这种方式仅安装了InternEvo项目,其依赖的软件包及子模块尚未安装。

也可以通过源码安装,将项目InternEvo及其依赖子模块,从 github 仓库中 clone 下来,命令如下:

git clone git@github.com:InternLM/InternEvo.git --recurse-submodules

It is recommended to build a Python-3.10 virtual environment using conda and install the required dependencies based on the requirements/ files:

conda create --name internevo-env python=3.10 -y
conda activate internevo-env
cd InternEvo
pip install -r requirements/torch.txt
pip install -r requirements/runtime.txt

安装 flash-attention (version v2.2.1):

cd ./third_party/flash-attention
python setup.py install
cd ./csrc
cd fused_dense_lib && pip install -v .
cd ../xentropy && pip install -v .
cd ../rotary && pip install -v .
cd ../layer_norm && pip install -v .
cd ../../../../

Install Apex (version 23.05):

cd ./third_party/apex
pip install -v --disable-pip-version-check --no-cache-dir --global-option="--cpp_ext" --global-option="--cuda_ext" ./
cd ../../

Environment Image

Users can use the provided dockerfile combined with docker.Makefile to build their own images, or obtain images with InternEvo runtime environment installed from https://hub.docker.com/r/internlm/internlm.
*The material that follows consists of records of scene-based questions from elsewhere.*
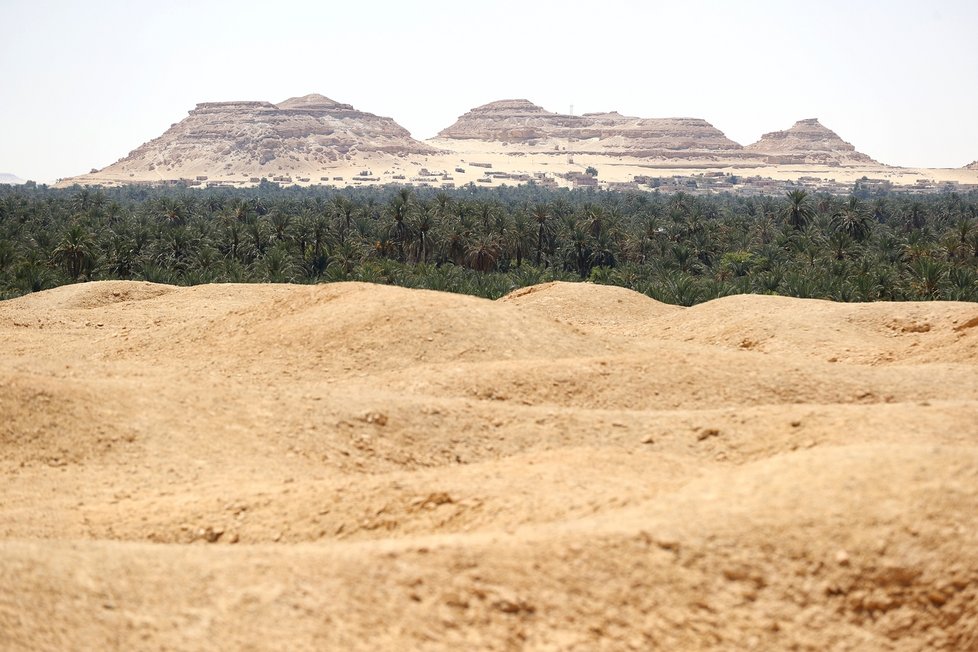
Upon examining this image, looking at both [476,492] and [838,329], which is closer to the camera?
[476,492]

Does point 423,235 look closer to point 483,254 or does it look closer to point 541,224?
point 483,254

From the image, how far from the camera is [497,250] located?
55.1m

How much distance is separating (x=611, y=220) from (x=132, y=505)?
51925 mm

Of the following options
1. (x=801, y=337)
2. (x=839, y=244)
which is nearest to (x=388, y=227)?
(x=839, y=244)

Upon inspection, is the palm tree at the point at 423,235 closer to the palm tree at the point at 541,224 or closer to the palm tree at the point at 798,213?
the palm tree at the point at 541,224

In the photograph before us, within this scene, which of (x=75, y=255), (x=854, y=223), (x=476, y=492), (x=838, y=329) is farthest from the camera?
(x=854, y=223)

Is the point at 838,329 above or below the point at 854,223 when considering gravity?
below

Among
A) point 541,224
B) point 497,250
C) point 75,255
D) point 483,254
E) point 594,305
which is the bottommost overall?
point 483,254

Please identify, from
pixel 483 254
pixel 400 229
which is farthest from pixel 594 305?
pixel 400 229

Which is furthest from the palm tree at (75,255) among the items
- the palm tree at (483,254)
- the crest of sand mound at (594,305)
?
the crest of sand mound at (594,305)

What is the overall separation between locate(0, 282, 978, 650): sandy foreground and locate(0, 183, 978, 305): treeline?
20.3 m

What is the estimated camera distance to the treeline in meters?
40.0

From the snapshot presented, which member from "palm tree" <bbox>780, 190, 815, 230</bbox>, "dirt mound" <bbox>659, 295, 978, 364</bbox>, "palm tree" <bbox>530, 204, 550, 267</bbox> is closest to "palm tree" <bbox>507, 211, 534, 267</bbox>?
"palm tree" <bbox>530, 204, 550, 267</bbox>

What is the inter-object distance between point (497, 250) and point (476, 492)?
4521 centimetres
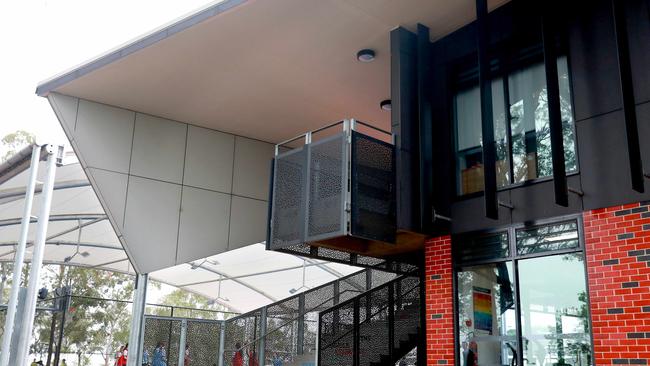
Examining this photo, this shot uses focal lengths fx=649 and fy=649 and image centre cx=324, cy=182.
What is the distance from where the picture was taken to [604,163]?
8883mm

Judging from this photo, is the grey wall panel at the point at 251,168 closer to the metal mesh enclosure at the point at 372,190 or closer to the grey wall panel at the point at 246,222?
the grey wall panel at the point at 246,222

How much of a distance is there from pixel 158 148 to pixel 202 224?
2237 mm

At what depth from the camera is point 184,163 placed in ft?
54.5

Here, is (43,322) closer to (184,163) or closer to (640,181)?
(184,163)

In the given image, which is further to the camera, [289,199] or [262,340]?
[262,340]

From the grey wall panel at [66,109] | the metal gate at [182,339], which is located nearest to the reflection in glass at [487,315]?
the metal gate at [182,339]

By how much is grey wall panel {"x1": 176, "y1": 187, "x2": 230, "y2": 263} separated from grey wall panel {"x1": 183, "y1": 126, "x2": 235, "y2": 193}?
0.85 feet

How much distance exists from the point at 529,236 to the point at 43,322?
126ft

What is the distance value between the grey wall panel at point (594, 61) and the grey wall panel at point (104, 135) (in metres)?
10.3

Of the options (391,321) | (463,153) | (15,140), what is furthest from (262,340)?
(15,140)

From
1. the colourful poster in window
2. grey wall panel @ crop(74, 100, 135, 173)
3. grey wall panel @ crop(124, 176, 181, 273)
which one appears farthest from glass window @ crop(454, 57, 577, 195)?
grey wall panel @ crop(74, 100, 135, 173)

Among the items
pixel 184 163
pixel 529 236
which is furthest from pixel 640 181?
pixel 184 163

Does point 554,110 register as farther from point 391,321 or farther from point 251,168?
point 251,168

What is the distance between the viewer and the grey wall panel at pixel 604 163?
28.4 ft
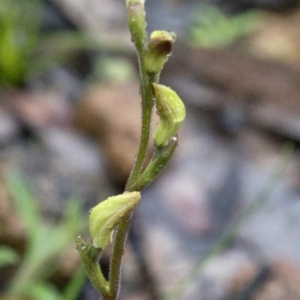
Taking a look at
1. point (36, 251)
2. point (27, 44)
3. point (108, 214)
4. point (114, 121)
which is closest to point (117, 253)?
point (108, 214)

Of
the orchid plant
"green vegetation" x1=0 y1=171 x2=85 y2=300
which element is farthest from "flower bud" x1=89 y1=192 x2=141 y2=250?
"green vegetation" x1=0 y1=171 x2=85 y2=300

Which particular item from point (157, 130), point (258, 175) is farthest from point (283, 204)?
point (157, 130)

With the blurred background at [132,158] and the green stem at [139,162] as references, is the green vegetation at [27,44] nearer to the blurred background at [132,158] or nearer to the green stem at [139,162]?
the blurred background at [132,158]

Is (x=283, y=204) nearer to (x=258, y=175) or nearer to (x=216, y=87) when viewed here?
(x=258, y=175)

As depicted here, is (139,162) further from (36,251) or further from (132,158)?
(132,158)

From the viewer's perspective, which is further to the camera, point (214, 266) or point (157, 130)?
point (214, 266)

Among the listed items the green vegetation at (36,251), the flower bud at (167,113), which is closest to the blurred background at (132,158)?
the green vegetation at (36,251)
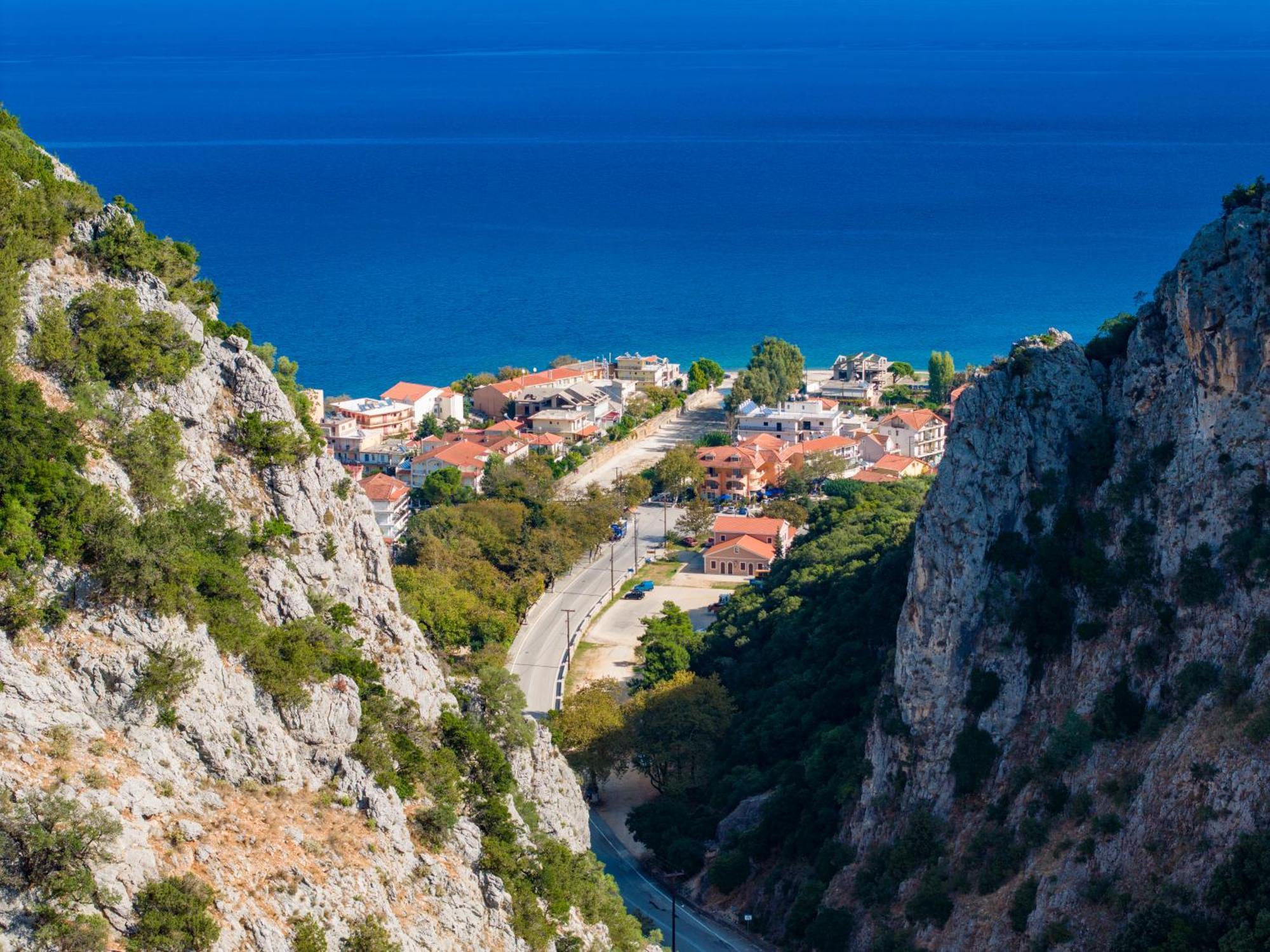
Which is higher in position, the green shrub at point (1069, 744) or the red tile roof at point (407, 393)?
the red tile roof at point (407, 393)

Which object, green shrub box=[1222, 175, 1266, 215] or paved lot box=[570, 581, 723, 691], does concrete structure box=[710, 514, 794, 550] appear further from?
green shrub box=[1222, 175, 1266, 215]

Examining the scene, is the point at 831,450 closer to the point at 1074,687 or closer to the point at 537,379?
the point at 537,379

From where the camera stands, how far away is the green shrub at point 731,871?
43406mm

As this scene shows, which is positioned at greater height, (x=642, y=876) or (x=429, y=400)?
(x=429, y=400)

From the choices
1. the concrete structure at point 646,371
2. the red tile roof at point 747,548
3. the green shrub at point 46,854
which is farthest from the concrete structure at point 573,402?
the green shrub at point 46,854

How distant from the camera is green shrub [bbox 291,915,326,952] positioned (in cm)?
2194

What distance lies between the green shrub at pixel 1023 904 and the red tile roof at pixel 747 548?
42115 millimetres

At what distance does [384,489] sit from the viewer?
268 ft

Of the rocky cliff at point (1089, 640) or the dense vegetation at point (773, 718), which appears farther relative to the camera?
the dense vegetation at point (773, 718)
Image Configuration and Build

The configuration and build of the Dockerfile are implemented through the docker.Makefile. To build the image, execute the following command in the root directory of InternEvo:

make -f docker.Makefile BASE_OS=centos7

In docker.Makefile, you can customize the basic image, environment version, etc., and the corresponding parameters can be passed directly through the command line. For BASE_OS, ubuntu20.04 and centos7 are respectively supported.

Pull Standard Image

The standard image based on ubuntu and centos has been built and can be directly pulled:

# ubuntu20.04
docker pull internlm/internlm:torch1.13.1-cuda11.7.1-flashatten1.0.5-ubuntu20.04
# centos7
docker pull internlm/internlm:torch1.13.1-cuda11.7.1-flashatten1.0.5-centos7

Run Container

For the local standard image built with dockerfile or pulled, use the following command to run and enter the container:

docker run --gpus all -it -m 500g --cap-add=SYS_PTRACE --cap-add=IPC_LOCK --shm-size 20g --network=host --name myinternlm internlm/internlm:torch1.13.1-cuda11.7.1-flashatten1.0.5-centos7 bash

The default directory in the container is /InternLM, please start training according to the Usage.